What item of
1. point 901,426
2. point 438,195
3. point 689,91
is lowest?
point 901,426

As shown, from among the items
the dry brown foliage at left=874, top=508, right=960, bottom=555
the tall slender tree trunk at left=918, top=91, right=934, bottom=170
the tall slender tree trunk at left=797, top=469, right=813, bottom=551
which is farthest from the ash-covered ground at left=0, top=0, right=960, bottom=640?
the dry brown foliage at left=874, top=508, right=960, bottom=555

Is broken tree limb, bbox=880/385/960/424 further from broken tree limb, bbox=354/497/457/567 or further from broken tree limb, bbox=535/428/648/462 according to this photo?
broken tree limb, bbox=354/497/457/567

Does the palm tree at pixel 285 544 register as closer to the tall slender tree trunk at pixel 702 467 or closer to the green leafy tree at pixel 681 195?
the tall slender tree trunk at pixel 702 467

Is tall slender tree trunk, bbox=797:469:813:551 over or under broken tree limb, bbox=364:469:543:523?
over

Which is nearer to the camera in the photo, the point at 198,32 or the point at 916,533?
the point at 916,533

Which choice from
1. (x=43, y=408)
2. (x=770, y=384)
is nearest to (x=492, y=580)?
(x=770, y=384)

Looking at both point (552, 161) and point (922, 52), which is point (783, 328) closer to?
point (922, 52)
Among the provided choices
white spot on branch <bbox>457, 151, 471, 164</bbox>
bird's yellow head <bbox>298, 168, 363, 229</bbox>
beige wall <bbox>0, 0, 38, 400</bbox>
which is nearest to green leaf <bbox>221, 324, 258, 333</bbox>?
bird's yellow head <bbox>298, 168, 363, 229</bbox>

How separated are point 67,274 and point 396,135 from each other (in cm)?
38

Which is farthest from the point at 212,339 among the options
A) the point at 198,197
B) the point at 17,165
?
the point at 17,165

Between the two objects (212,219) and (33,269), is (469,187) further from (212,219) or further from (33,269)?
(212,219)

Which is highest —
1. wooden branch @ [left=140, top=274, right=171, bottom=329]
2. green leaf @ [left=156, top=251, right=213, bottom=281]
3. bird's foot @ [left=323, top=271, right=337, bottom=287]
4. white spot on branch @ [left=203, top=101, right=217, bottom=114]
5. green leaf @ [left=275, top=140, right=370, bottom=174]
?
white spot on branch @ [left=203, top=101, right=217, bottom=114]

·····

**The task:** Print all of the data exactly as it was given.

**Solved exercise:**
What item of
1. point 901,426
2. point 438,195
3. point 689,91
is lowest?
point 901,426

As shown, from among the items
the dry brown foliage at left=874, top=508, right=960, bottom=555
the tall slender tree trunk at left=918, top=91, right=934, bottom=170
the tall slender tree trunk at left=797, top=469, right=813, bottom=551
which is farthest from the ash-covered ground at left=0, top=0, right=960, bottom=640?
the dry brown foliage at left=874, top=508, right=960, bottom=555

Is broken tree limb, bbox=880/385/960/424 further from broken tree limb, bbox=354/497/457/567 or further from broken tree limb, bbox=535/428/648/462 according to this photo?
broken tree limb, bbox=354/497/457/567

Does the palm tree at pixel 285 544 register as closer to the tall slender tree trunk at pixel 702 467 or closer to the green leafy tree at pixel 681 195?
the tall slender tree trunk at pixel 702 467

Is tall slender tree trunk, bbox=797:469:813:551 over or under broken tree limb, bbox=364:469:543:523?
over

Which is nearer to the camera in the photo, the point at 198,32 or the point at 916,533?
the point at 916,533

Which choice from
1. (x=43, y=408)
2. (x=770, y=384)
is nearest to (x=492, y=580)?
(x=770, y=384)

Looking at both point (552, 161) and point (922, 52), which is point (783, 328) closer to?
point (922, 52)
Among the provided choices
white spot on branch <bbox>457, 151, 471, 164</bbox>
bird's yellow head <bbox>298, 168, 363, 229</bbox>
beige wall <bbox>0, 0, 38, 400</bbox>
which is nearest to green leaf <bbox>221, 324, 258, 333</bbox>?
bird's yellow head <bbox>298, 168, 363, 229</bbox>

How separated are point 67,274 and point 396,135 from each other (in cm)?
38

Which is farthest from the point at 212,339 among the options
A) the point at 198,197
B) the point at 17,165
?
the point at 17,165

Between the two objects (212,219) and (33,269), is (469,187) further from (212,219) or further from (33,269)?
(212,219)

Which is highest —
1. wooden branch @ [left=140, top=274, right=171, bottom=329]
2. green leaf @ [left=156, top=251, right=213, bottom=281]
3. bird's foot @ [left=323, top=271, right=337, bottom=287]
4. white spot on branch @ [left=203, top=101, right=217, bottom=114]
5. green leaf @ [left=275, top=140, right=370, bottom=174]
?
white spot on branch @ [left=203, top=101, right=217, bottom=114]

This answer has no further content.